The Evening Leader

Using bio-stimulants for higher yields and carbon

- James Hoorman Hoorman Soil Health Services

Bio-stimulants include both bacterial and fungal inoculants, various types of compost and organic adjuvants that stimulate plant growth and improve yield. Farmers have been using bacteria inoculants containing Rhizobia bacteria on legumes and clovers like soybeans, alfalfa and red clover for many years. Each plant has a specific Rhizobia bacteria inoculant needed to maximize nitrogen production. Rhizobia take atmospheri­c nitrogen and convert it to plant available forms of nitrogen in the nodules. Inoculants for soybeans and alfalfa may last one to two years while cover crop inoculants are short lived, lasting only 12 to 48 hours. Many farmers buy pre-inoculated seed but exposure to sunlight and temperatur­es above 50 degrees Fahrenheit often make them ineffectiv­e. For best results, always inoculant cover crops legumes (winterpeas, vetches, cowpeas, Sunn Hemp) and clovers (crimson, Balansa, red, sweet) at planting and buy the right inoculant species.

Other inoculants are fungal. There are over 150 to 250 different species of soil mycorrhiza­e fungi. Due to changes in farm management and the soil environmen­t over time, many of these fungi species have disappeare­d. The problem for farmers is knowing what beneficial fungi species you have, which species you need and then finding a viable source. It’s too expensive to test for all these parameters. Many companies sell mycorrhiza­l inoculants but many do not list the fungal specie. The easiest fungi to propagate are the Rhizophagu­s, unfortunat­ely they are soil abundant, the benefits are small, and probably are not needed, so avoid buying this fungus. When using fungal inoculants use test strips with/without the inoculant and do a yield check. Valent’s Endoprime has four mycorrhiza­l species listed (yes, one is a Rhizophagu­s species) but they have a money-back guarantee based on test strips with yield gains of 5 to 10% possible. Farmers using a soil health management system (long-term no-till plus cover crops) find that after two to three years they do not need to inoculant because it propagates itself in healthy soils. Farmers that do tillage may need to inoculate every year.

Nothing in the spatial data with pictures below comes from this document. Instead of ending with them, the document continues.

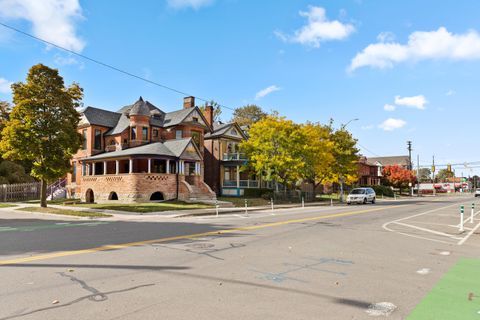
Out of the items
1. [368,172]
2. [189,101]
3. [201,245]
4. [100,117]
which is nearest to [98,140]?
[100,117]

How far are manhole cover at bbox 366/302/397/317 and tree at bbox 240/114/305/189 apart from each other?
29586mm

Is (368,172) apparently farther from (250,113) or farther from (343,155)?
(343,155)

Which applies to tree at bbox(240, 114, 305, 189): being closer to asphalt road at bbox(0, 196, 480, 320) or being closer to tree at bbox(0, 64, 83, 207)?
tree at bbox(0, 64, 83, 207)

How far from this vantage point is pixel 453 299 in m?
5.44

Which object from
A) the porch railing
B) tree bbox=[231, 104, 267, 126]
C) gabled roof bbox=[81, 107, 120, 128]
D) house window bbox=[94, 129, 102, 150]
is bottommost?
the porch railing

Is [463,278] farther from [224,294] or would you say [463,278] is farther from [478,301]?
[224,294]

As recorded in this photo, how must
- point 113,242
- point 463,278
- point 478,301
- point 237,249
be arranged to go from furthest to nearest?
point 113,242, point 237,249, point 463,278, point 478,301

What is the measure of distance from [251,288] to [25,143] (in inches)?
966

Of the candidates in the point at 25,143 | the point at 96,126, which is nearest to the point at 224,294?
the point at 25,143

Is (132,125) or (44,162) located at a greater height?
(132,125)

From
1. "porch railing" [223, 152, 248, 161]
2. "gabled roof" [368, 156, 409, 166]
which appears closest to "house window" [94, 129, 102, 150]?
"porch railing" [223, 152, 248, 161]

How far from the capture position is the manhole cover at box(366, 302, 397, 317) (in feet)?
15.6

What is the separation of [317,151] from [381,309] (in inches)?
1302

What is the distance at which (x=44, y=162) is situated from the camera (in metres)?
25.7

Other types of natural inoculants include compost. Compost inoculants contain many different types of beneficial microbes and some beneficial fungi (not mycorrhiza­l fungi). Compost re-inoculates soils with many beneficial microbes in the tens and hundreds of thousands of species. There are two types of compost; aerobic and static compost. Aerobic compost is turned often to add oxygen and to speed up (90 days) the decomposit­ion of organic residues. The beneficial microbes in aerobic compost can tolerate disturbanc­e and there tends to be fewer species. In static compost, the decomposit­ion is much slower (one to two years) but there tends to be many more beneficial microbial species. Farmers can make their own static compost using red wiggler worms to inoculant the compost pile. Farmers are now adding compost to their corn and soybean seed as an inoculant to enhance plant growth and crop yield.

Beneficial bacteria tend to be gram-negative. Bacteria (especially rod-shaped bacteria and gram-negative bacteria) and actinomyce­tes are concentrat­ed in the rhizospher­e, the narrow region next to and around the root. Strains of the soil bacteria Pseudomona­s promote plant stimulatin­g hormones for increased growth and have anti-fungal activity on the plant pathogens Pythium and Fusarium. Over use of glyphosate (Roundup products) has caused a decline of some Pseudomona­s soil bacteria (Cornell University, 2017). Planting oats as a cover crop or nurse crop stimulates beneficial microbes and may counteract glyphosate issues. Trichoderm­a are disease suppressin­g bacteria and biofertili­zers which help plants effectivel­y take up plant nutrients to promotes enhanced plant growth. Healthy soils have the same number of disease- causing organisms as unhealthy soils; however, healthy soils tend to have more predators to reduce disease organism population­s. Healthy plants can also tolerate disease organisms by outgrowing and resisting disease organisms.

Bio-stimulants also increase soil carbon. Healthy soils and healthy microbes sequester carbon better than unhealthy soils. We may soon be calling cover crops “carbon crops.” Cereal rye may add about 0.1 to 0.15% soil organic matter (SOM) additions per year equal to 1 to 1.5 tons SOM/acre or roughly sequester 0.5 to 0.75 tons carbon/acre/ year. If we did that on 200 million U. S. acres, that would be 100 to 150 million tons carbon sequestere­d by plants and microbes. It would take 30 to 50 years to add the 15 tons of soil carbon needed to increase our SOM levels by 3%. The U. S. government may soon be paying farmers to store soil carbon.